Dr. Rajendra Prasad Government Medical College
- Other name: Tanda Medical College
- Type: Public
- Established: 1996; 30 years ago
- Affiliations: Atal Medical and Research University
- Principal: Milap Sharma
- Location: Tanda, Kangra, Himachal Pradesh, India 32°05′56″N 76°17′56″E﻿ / ﻿32.099°N 76.299°E
- Website: www.rpgmc.ac.in

= Dr. Rajendra Prasad Government Medical College =

Public medical college and hospital in India

Dr. Rajendra Prasad Government Medical College (DRPGMC) is a public medical college and hospital located in district Kangra of Himachal Pradesh.

==History==

The hospital's history dates back to 28 October 1952 when Mr.Chandulal Trivedi, the Governor of Punjab, on behalf of Rai Bahadur Jodhamal Kuthiala, a philanthropist, laid the foundation stone of a TB sanatorium. The TB sanatorium was inaugurated by Dr.Rajendra Prasad, the first President of India, on 21 May 1958. The 200 bed hospital was a gift from Rai Bahadur to the Kangra residents.
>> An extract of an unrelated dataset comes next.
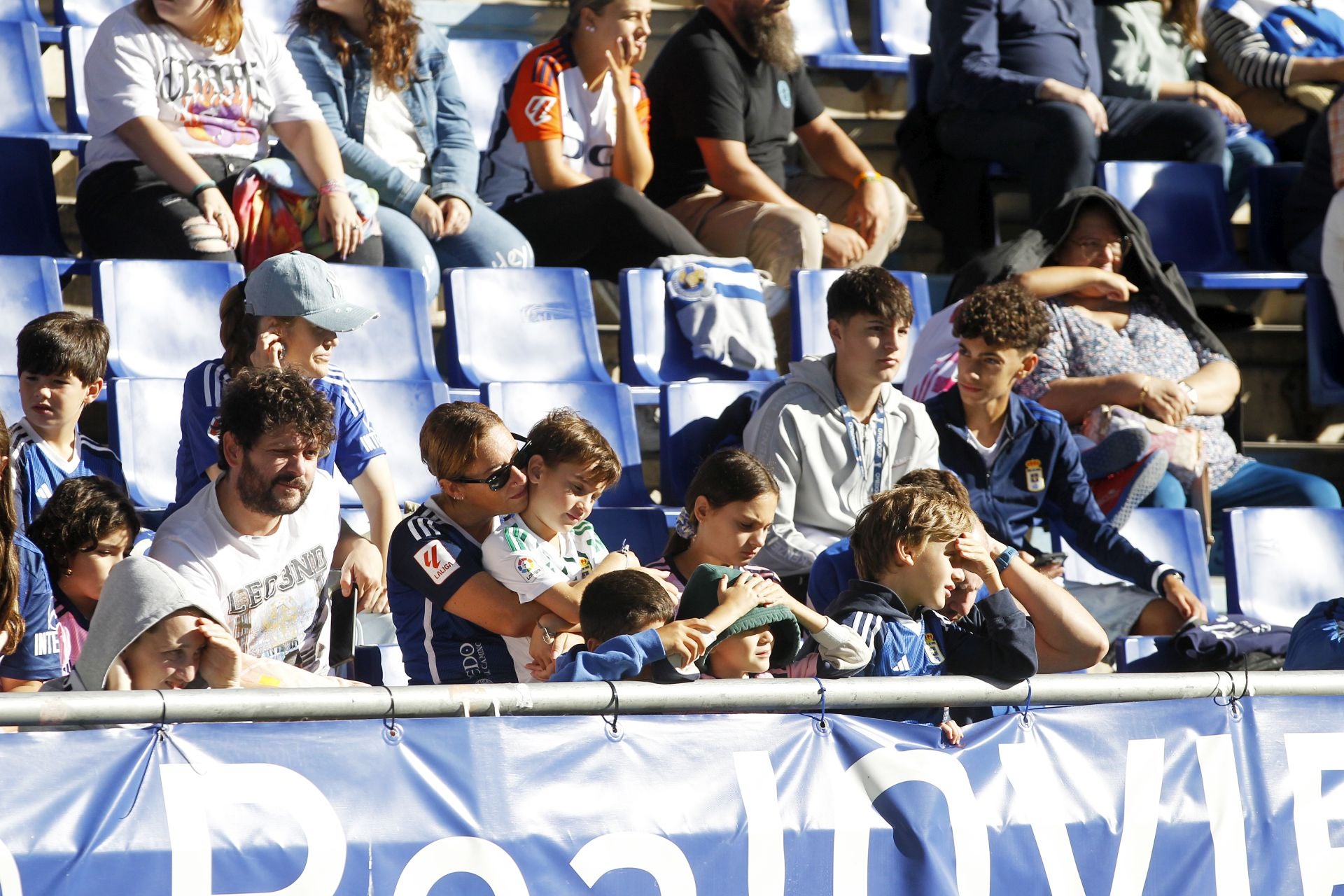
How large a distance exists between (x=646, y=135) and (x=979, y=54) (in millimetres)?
1363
The foundation stone for the hospital was laid by the then Chief Minister Sh. Virbhadra Singh on 23 October 1996. The Foundation Stone for the TB sanatorium was laid by on 25 February 2022 with a hospital facility at Dharmasala. The new hospital was dedicated to the public by the Chief Minister on 3 October 2008. The college was recognised by the Medical Council of India(MCI) provisionally on 24 February 2005 and received permanent recognition in January 2010.